◆ **INSTRUCTIONS FOR THE TASK**: In the newsletter piece on deep listening, write out the passage from "I wrote an article" to "helpful and important." again, renaming "article" to "essay" throughout.
TEXT SECTION start
The
Gift of Deep Listening
Happy New Year! Here’s to welcoming 2007
as fresh ground for the seeds of our dreams – may we
plant those dreams with care, faith, and great joy!
The last two issues of this newsletter
contained fourteen tips for practicing cross-cultural
skills in everyday communications. If you missed those
issues,
find them here. The one skill that I did not discuss in
full is “deep listening” – the practice I consider to be by
far and away the most important when attempting to
cultivate clear, conscious and compassionate
communications. After all, if we aren’t really
listening, the other fourteen tips don’t matter much
anyway!
I wrote an article on Deep Listening for
this newsletter in the October issue of 2004. My readership has
greatly increased since that time, so for many of you,
this will be a new article. For those who read it in
2004, however, I urge you to read it again. I can say
for myself that revisiting the suggestions herein was
both helpful and important.
May I suggest as we enter this new year
that we recommit to offering the gift of our undivided
attention to those who are lonely, those who feel
misunderstood, and those whose lives are not full of the
companionship and love that many of us are privileged to
enjoy. To our loved ones, let’s make a gift of deep
listening that will both surprise and delight them,
perhaps surprising and delighting ourselves as a result
of what we learn in the process.
TEXT SECTION end
DATASET EXCERPTS start
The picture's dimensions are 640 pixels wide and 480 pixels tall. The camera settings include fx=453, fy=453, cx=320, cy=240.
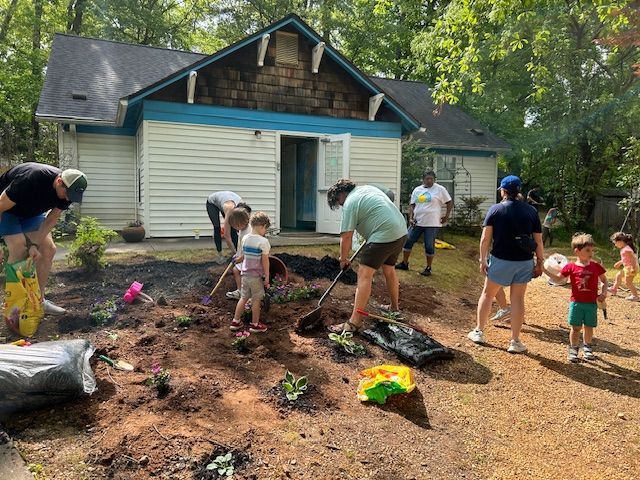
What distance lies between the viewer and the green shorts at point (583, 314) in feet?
14.3

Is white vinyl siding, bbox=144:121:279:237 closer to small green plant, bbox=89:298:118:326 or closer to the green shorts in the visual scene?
small green plant, bbox=89:298:118:326

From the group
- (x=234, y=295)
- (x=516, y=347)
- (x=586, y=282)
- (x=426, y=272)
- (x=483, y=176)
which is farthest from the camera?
(x=483, y=176)

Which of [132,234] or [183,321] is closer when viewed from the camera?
[183,321]

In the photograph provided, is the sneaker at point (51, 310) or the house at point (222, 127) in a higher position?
the house at point (222, 127)

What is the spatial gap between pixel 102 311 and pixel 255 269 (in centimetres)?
166

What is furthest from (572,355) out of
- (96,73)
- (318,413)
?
(96,73)

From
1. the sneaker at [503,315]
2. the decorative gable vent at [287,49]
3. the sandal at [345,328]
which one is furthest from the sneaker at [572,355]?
the decorative gable vent at [287,49]

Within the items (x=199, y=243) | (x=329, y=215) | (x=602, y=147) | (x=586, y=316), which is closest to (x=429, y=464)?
(x=586, y=316)

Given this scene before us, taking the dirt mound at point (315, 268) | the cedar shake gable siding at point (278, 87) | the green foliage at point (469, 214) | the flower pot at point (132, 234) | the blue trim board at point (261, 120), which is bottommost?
the dirt mound at point (315, 268)

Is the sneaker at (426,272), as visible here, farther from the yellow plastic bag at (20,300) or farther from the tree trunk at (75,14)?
the tree trunk at (75,14)

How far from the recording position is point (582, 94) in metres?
15.5

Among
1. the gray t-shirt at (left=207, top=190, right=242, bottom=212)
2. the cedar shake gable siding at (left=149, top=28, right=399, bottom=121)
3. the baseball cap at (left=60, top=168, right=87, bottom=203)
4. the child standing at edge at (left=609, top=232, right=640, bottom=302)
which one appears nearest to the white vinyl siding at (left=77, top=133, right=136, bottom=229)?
the cedar shake gable siding at (left=149, top=28, right=399, bottom=121)

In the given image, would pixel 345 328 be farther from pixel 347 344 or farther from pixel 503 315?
pixel 503 315

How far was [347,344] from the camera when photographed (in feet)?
13.7
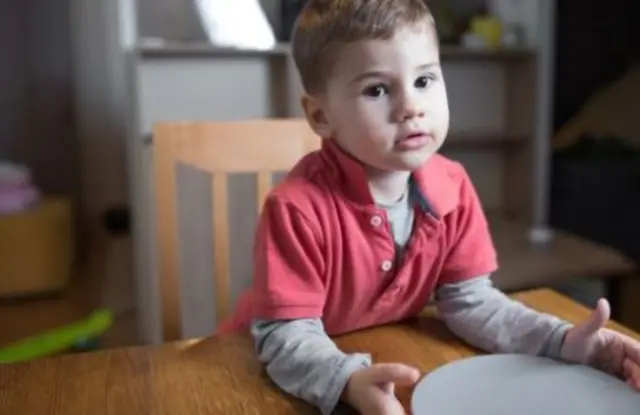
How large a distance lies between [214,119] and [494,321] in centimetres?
177

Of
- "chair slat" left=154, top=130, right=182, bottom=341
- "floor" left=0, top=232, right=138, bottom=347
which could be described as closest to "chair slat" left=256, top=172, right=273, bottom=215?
"chair slat" left=154, top=130, right=182, bottom=341

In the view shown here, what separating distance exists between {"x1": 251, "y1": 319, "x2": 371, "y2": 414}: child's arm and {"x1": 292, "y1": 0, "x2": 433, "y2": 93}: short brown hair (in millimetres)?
237

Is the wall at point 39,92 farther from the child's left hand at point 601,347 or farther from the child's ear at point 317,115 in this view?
the child's left hand at point 601,347

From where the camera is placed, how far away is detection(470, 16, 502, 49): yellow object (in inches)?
103

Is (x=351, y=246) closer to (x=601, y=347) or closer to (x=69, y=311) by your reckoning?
(x=601, y=347)

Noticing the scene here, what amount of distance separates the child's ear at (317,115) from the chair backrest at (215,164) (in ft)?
1.26

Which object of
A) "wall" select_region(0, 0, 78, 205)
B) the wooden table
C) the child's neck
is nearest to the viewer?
the wooden table

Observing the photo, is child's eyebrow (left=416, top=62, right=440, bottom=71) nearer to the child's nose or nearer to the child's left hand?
the child's nose

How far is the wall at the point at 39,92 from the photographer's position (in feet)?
9.84

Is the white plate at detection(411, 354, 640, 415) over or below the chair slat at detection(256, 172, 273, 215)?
below

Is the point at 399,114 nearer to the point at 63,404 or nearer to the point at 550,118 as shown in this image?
the point at 63,404

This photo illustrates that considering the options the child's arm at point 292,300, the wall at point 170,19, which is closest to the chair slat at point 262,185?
the child's arm at point 292,300

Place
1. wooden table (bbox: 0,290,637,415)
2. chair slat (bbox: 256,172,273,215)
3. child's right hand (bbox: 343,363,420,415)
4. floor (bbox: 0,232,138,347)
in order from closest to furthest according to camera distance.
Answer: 1. child's right hand (bbox: 343,363,420,415)
2. wooden table (bbox: 0,290,637,415)
3. chair slat (bbox: 256,172,273,215)
4. floor (bbox: 0,232,138,347)

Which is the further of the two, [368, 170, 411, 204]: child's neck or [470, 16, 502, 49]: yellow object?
[470, 16, 502, 49]: yellow object
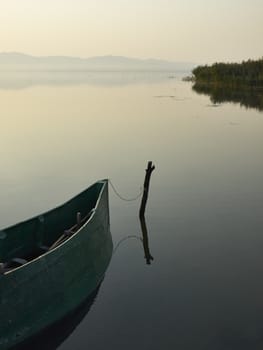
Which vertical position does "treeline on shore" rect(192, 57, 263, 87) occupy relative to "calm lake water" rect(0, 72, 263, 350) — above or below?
above

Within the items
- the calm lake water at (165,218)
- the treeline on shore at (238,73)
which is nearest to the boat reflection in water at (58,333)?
the calm lake water at (165,218)

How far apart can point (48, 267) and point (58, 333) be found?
1.26 m

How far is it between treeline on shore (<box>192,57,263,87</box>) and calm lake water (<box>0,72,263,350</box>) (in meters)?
40.7

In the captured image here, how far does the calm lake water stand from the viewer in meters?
8.09

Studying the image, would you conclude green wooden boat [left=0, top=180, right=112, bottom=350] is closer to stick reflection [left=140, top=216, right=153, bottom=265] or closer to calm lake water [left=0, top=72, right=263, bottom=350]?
calm lake water [left=0, top=72, right=263, bottom=350]

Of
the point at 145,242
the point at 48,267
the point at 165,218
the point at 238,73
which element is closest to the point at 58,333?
the point at 48,267

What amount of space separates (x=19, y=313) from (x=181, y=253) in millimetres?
4934

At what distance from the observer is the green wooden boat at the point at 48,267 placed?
6949 mm

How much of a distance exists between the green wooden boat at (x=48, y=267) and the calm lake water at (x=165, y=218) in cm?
44

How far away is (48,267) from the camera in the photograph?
7.60 meters

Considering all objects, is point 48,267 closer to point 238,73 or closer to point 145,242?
point 145,242

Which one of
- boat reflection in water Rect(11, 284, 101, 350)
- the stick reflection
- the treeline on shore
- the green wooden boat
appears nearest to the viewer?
the green wooden boat

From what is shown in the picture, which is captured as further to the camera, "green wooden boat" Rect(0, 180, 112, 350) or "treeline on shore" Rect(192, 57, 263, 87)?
"treeline on shore" Rect(192, 57, 263, 87)

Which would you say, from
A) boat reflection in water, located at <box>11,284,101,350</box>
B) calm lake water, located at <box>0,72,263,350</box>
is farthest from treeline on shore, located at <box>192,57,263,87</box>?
boat reflection in water, located at <box>11,284,101,350</box>
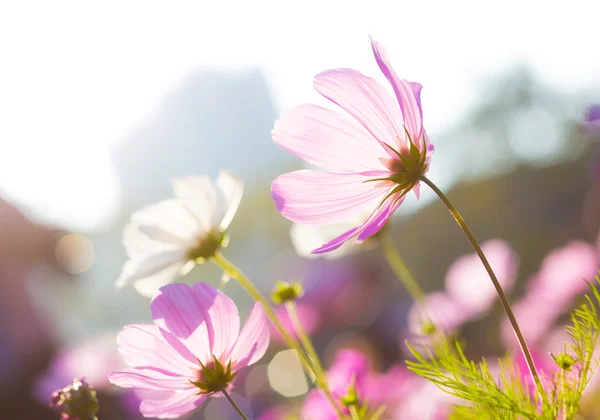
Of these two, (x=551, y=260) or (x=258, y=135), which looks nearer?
(x=551, y=260)

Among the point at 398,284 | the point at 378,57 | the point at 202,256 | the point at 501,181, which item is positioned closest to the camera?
the point at 378,57

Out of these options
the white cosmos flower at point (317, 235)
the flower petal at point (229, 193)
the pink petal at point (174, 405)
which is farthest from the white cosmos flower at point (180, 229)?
the white cosmos flower at point (317, 235)

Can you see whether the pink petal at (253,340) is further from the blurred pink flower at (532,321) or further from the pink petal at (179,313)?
the blurred pink flower at (532,321)

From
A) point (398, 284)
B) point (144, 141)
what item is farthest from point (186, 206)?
point (144, 141)

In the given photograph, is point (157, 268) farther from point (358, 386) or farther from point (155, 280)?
point (358, 386)

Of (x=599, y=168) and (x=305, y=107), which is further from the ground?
(x=305, y=107)

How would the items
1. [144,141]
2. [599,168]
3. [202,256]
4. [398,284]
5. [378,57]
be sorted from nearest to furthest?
[378,57]
[202,256]
[599,168]
[398,284]
[144,141]

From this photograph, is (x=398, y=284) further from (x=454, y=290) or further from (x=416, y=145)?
(x=416, y=145)
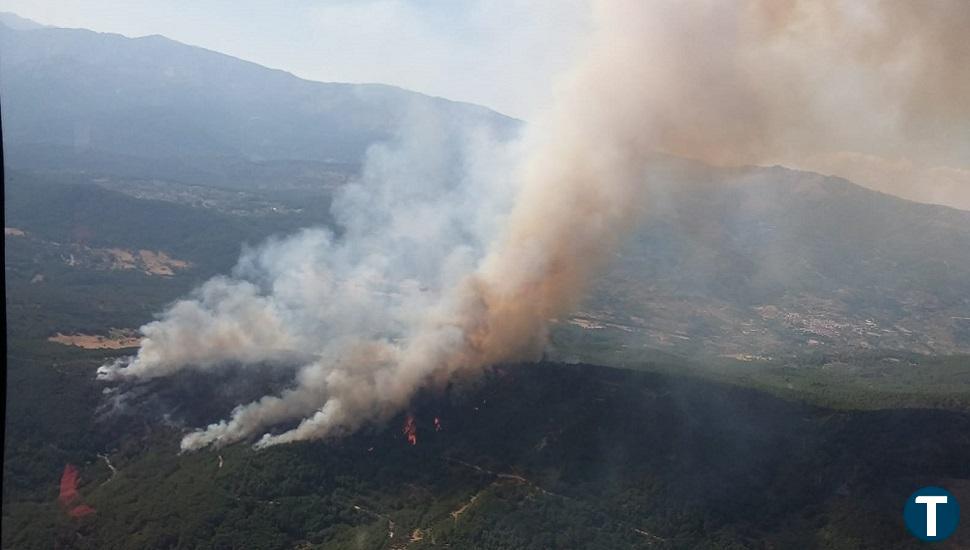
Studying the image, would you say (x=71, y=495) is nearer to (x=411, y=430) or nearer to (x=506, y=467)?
(x=411, y=430)

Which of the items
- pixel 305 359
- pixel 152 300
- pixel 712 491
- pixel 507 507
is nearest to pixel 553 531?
pixel 507 507

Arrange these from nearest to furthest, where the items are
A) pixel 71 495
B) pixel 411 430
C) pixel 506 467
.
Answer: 1. pixel 71 495
2. pixel 506 467
3. pixel 411 430

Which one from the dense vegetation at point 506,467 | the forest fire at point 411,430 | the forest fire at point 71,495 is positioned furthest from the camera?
the forest fire at point 411,430

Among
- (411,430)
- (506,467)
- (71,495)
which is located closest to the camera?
(71,495)

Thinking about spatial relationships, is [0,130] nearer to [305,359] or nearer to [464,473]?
[464,473]

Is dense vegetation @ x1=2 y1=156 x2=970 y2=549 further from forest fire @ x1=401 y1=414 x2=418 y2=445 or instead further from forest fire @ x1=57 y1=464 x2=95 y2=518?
forest fire @ x1=401 y1=414 x2=418 y2=445

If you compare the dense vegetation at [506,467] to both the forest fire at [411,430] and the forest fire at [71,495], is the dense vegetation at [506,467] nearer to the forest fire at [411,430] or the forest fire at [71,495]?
the forest fire at [71,495]

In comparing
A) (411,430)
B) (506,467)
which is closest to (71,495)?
(411,430)

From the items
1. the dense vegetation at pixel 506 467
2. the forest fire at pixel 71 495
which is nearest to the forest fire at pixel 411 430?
the dense vegetation at pixel 506 467
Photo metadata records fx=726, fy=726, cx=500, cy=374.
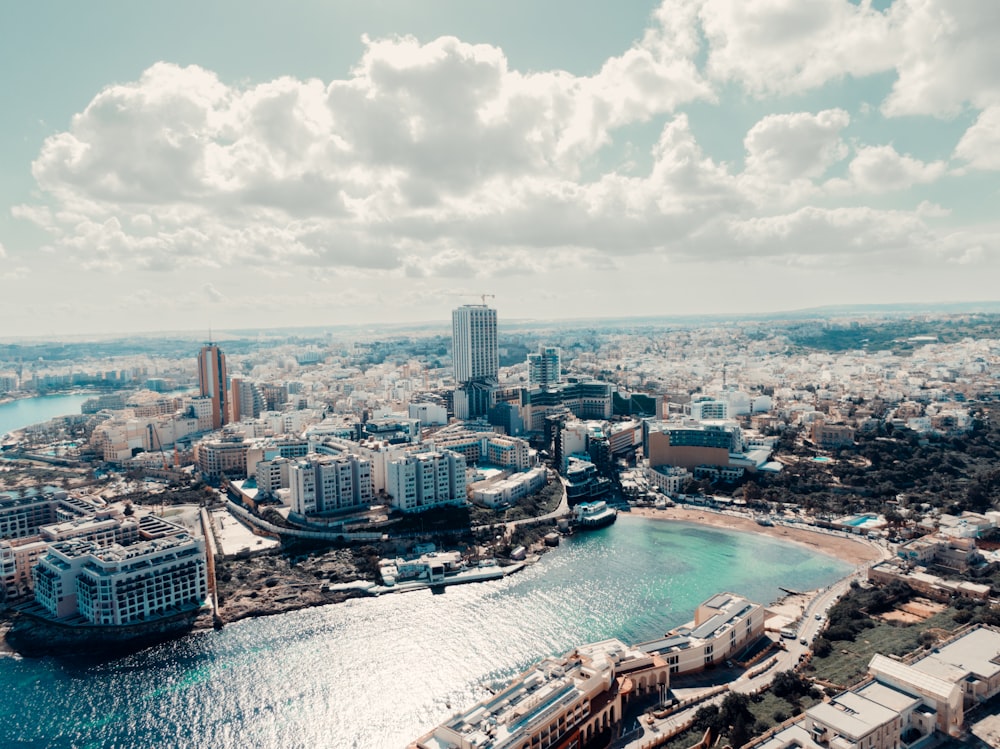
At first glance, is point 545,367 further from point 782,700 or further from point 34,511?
point 782,700

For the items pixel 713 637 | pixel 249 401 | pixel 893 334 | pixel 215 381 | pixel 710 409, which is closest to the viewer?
pixel 713 637

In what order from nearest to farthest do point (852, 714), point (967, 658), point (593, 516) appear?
point (852, 714) → point (967, 658) → point (593, 516)

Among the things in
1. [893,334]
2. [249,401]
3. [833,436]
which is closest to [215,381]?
[249,401]

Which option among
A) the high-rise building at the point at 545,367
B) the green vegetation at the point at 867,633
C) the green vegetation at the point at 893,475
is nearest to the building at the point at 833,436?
the green vegetation at the point at 893,475

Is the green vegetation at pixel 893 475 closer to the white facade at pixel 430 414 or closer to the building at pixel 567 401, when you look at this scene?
the building at pixel 567 401

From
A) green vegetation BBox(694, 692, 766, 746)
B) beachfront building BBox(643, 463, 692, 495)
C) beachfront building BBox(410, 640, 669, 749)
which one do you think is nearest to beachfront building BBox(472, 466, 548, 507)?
beachfront building BBox(643, 463, 692, 495)

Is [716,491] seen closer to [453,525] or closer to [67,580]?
[453,525]
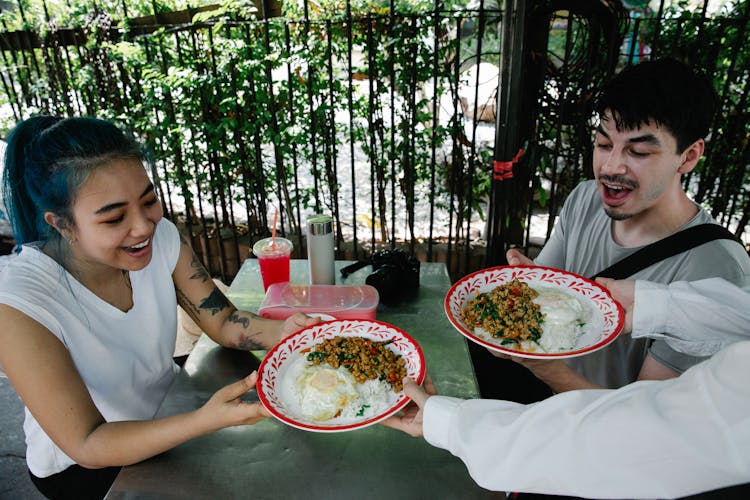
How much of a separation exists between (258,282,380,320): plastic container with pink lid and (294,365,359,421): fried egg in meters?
0.37

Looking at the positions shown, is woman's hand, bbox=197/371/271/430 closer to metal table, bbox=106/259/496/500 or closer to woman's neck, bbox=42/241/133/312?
metal table, bbox=106/259/496/500

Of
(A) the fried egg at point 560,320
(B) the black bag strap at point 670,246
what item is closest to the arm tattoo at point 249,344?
(A) the fried egg at point 560,320

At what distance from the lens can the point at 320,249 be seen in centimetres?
210

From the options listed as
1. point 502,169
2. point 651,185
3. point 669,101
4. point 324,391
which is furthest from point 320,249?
point 502,169

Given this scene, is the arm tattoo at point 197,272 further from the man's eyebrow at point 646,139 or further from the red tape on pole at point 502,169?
the red tape on pole at point 502,169

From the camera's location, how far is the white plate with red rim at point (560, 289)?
5.18 feet

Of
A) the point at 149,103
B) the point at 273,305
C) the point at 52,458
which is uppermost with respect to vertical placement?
the point at 149,103

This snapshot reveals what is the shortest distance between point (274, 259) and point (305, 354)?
63 centimetres

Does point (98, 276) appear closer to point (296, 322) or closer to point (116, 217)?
point (116, 217)

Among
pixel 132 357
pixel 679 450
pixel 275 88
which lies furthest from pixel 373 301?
pixel 275 88

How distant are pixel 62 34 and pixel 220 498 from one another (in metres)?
4.06

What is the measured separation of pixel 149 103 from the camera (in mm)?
3826

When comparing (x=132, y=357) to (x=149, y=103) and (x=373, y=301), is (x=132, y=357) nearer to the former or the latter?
(x=373, y=301)

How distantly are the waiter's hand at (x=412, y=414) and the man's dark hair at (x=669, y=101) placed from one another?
4.19ft
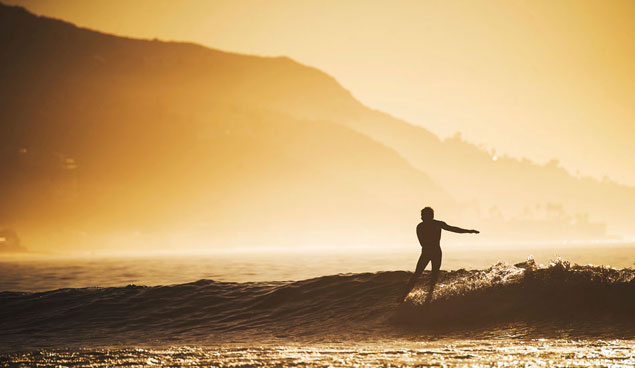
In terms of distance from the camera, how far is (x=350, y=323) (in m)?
17.2

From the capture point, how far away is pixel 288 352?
13273 millimetres

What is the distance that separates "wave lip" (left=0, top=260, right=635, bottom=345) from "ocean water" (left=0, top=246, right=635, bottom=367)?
39mm

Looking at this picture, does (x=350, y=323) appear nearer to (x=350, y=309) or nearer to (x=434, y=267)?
(x=350, y=309)

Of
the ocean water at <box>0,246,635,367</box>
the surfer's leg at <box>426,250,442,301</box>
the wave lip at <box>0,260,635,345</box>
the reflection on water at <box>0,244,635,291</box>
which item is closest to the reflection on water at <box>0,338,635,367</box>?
the ocean water at <box>0,246,635,367</box>

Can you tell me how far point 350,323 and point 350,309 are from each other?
1551mm

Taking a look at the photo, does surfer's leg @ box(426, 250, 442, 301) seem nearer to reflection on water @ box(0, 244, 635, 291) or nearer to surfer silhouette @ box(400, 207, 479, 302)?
surfer silhouette @ box(400, 207, 479, 302)

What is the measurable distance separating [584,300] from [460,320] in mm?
3363

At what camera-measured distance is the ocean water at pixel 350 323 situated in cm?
1239

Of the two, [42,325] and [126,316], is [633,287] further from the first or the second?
[42,325]

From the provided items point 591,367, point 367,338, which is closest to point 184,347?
point 367,338

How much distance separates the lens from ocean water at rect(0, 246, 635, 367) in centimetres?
1239

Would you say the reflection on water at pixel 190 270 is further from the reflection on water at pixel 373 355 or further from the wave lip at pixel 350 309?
the reflection on water at pixel 373 355

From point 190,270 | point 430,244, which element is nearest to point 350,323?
point 430,244

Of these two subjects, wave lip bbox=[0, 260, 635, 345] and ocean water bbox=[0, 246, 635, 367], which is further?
wave lip bbox=[0, 260, 635, 345]
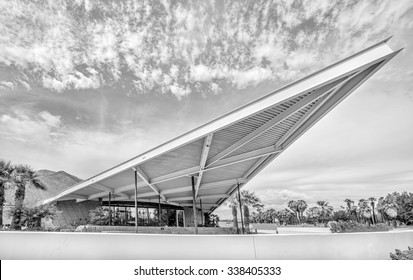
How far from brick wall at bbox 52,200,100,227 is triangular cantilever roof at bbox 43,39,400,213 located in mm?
4561

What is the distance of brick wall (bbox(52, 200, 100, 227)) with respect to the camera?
24616mm

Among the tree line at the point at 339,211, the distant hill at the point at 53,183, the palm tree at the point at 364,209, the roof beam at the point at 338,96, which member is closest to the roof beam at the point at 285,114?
the roof beam at the point at 338,96

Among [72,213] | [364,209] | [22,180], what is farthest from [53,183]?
[364,209]

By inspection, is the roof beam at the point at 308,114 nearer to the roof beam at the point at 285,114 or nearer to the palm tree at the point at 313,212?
the roof beam at the point at 285,114

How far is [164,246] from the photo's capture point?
6.55 m

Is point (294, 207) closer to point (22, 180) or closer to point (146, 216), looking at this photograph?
point (146, 216)

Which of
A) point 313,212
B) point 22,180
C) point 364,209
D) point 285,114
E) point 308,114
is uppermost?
point 308,114

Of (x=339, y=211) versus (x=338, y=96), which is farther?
(x=339, y=211)

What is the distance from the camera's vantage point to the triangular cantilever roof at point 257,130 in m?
6.81

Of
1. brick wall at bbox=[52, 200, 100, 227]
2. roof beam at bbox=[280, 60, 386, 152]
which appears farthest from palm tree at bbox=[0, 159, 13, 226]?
roof beam at bbox=[280, 60, 386, 152]

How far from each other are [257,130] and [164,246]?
6114 millimetres

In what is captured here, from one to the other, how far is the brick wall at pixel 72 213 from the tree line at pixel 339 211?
16317 millimetres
DATASET EXCERPTS end
◆ **COMPLETED TASK**:
I wrote an essay on Deep Listening for
this newsletter in the October issue of 2004. My readership has
greatly increased since that time, so for many of you,
this will be a new essay. For those who read it in
2004, however, I urge you to read it again. I can say
for myself that revisiting the suggestions herein was
both helpful and important.